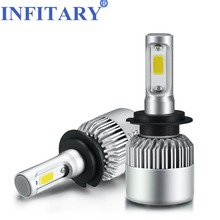 12V Car Headlight H4 LED H7 H1 H3 H11 H13 HB1 HB2 HB3 HB4 HB5 9003 9004 9005 9006 9007 72W 8000LM Auto Headlamp 6500K Light Bulb(China)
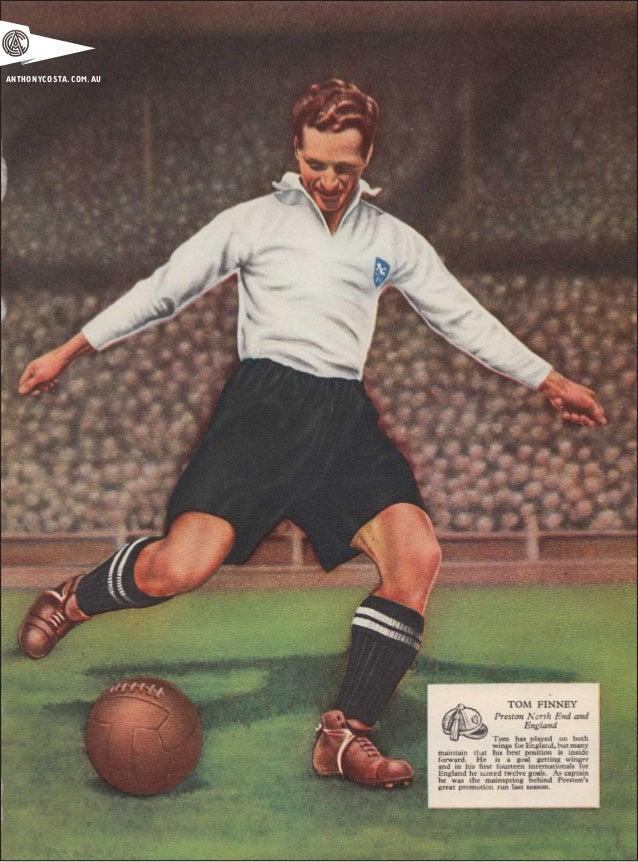 Vintage 1950s English Football Art Slide 2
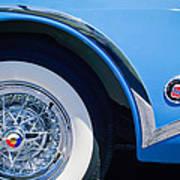 Buick Skylard Wheel Emblem Art Print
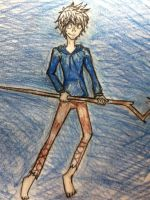 RotG: Jack Frost by awesomemonkeydrawer4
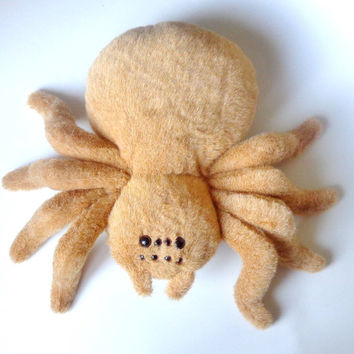 halloween spider-large stuffed spider tarantula-big stuffed animal-plush tarantula-soft toy tarantula-spider toy-plush spider-stuffed spider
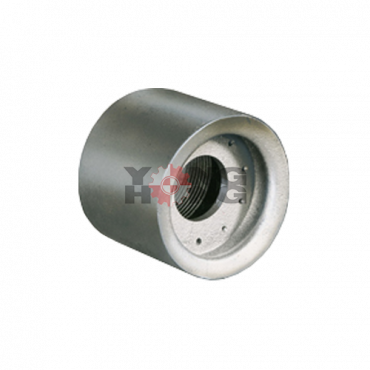 เครื่องพ่นไฟ Miscellaneous Burners ECLIPSE 440 - Open Burner Nozzles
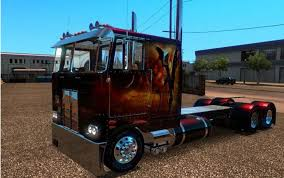 Dragon Fire Truck - American Truck Simulator Mod | ATS Mod Fire Truck Parking Hd Google Play Store Revenue Download Blaze Fire Truck From The Game Saints Row 3 In Traffic Modhubus Us Leaked V10 Ls15 Farming Simulator 2015 15 Mod American Ls15 Mod Fire Engine Youtube Missippi Home To Worldclass Apparatus Driving Truck 2016 American V 10 For Fs Firefighters The Simulation Game Ps4 Playstation Firefighter 3d 1mobilecom Emergency Rescue Code Android Apk Tatra Phoenix Firetruck Fs17 Mods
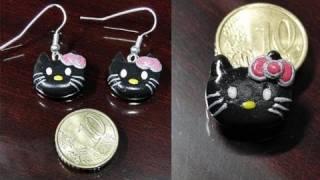 Tutorial 12 • hello kitty in fimo e cernit - so erstellen Sie eine polymer-Ton hello kitty mac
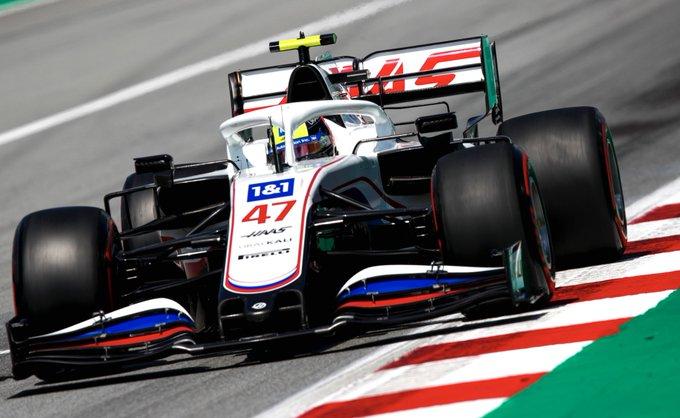 Sábado en España – Haas no consigue salir de las últimas posiciones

----------------

Problem to solve
Leave the pictures out, then output exactly the lines from the "RotG: Jack Frost by awesomemonkeydrawer4" line through the end of the records above, and no others.

Reply to the exercise
 RotG: Jack Frost by awesomemonkeydrawer4
 halloween spider-large stuffed spider tarantula-big stuffed animal-plush tarantula-soft toy tarantula-spider toy-plush spider-stuffed spider
 เครื่องพ่นไฟ Miscellaneous Burners ECLIPSE 440 - Open Burner Nozzles
 Dragon Fire Truck - American Truck Simulator Mod | ATS Mod Fire Truck Parking Hd Google Play Store Revenue Download Blaze Fire Truck From The Game Saints Row 3 In Traffic Modhubus Us Leaked V10 Ls15 Farming Simulator 2015 15 Mod American Ls15 Mod Fire Engine Youtube Missippi Home To Worldclass Apparatus Driving Truck 2016 American V 10 For Fs Firefighters The Simulation Game Ps4 Playstation Firefighter 3d 1mobilecom Emergency Rescue Code Android Apk Tatra Phoenix Firetruck Fs17 Mods
 Tutorial 12 • hello kitty in fimo e cernit - so erstellen Sie eine polymer-Ton hello kitty mac
 Sábado en España – Haas no consigue salir de las últimas posiciones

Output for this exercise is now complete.